:: Source information
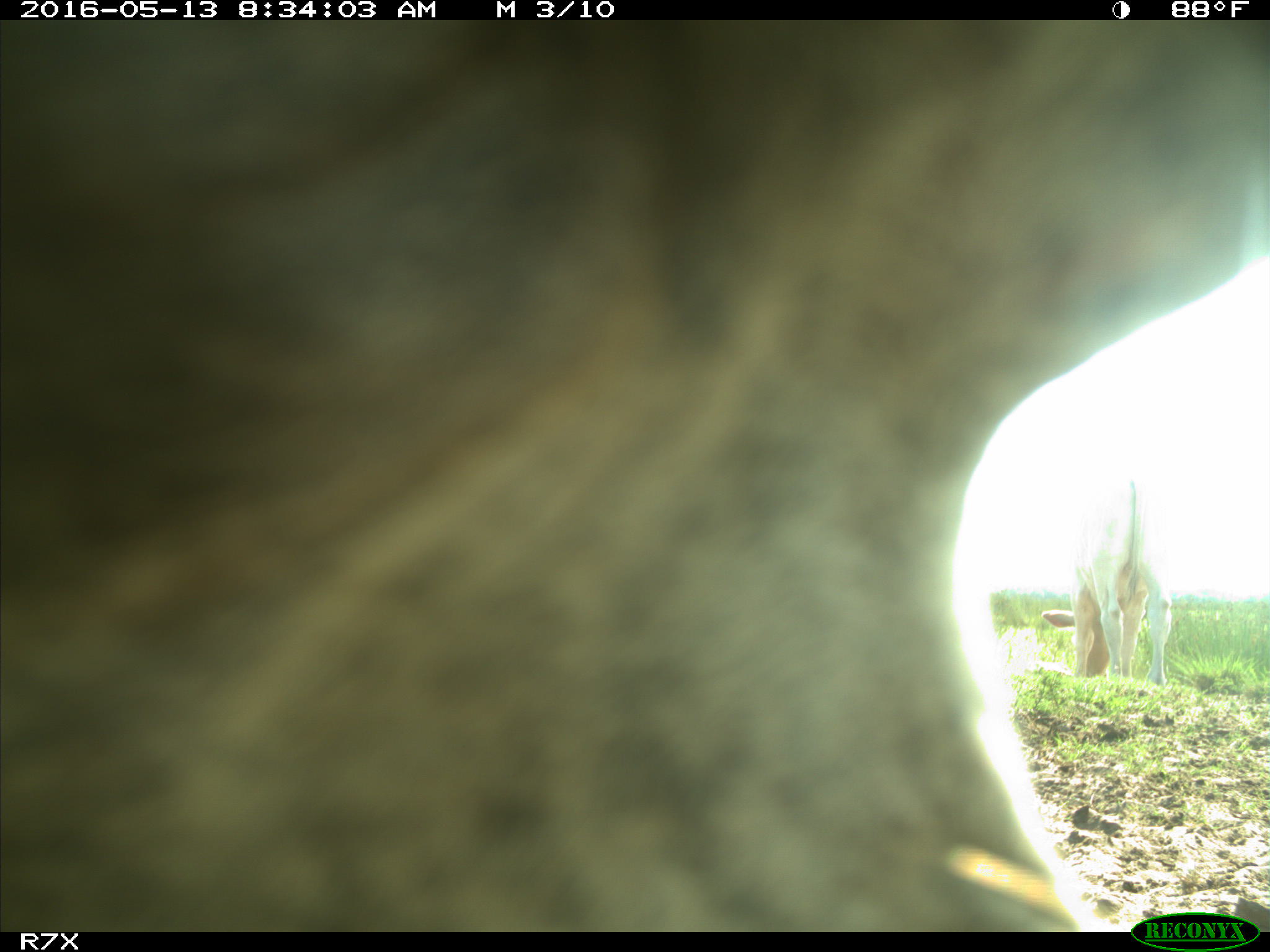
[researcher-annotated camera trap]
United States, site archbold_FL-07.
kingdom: Animalia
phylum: Chordata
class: Mammalia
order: Artiodactyla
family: Bovidae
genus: Bos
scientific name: Bos taurus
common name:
::::
» Task: Would you output the listing above verbatim, without its pictures?

» Result for this exercise:
[researcher-annotated camera trap]
United States, site archbold_FL-07.
kingdom: Animalia
phylum: Chordata
class: Mammalia
order: Artiodactyla
family: Bovidae
genus: Bos
scientific name: Bos taurus
common name:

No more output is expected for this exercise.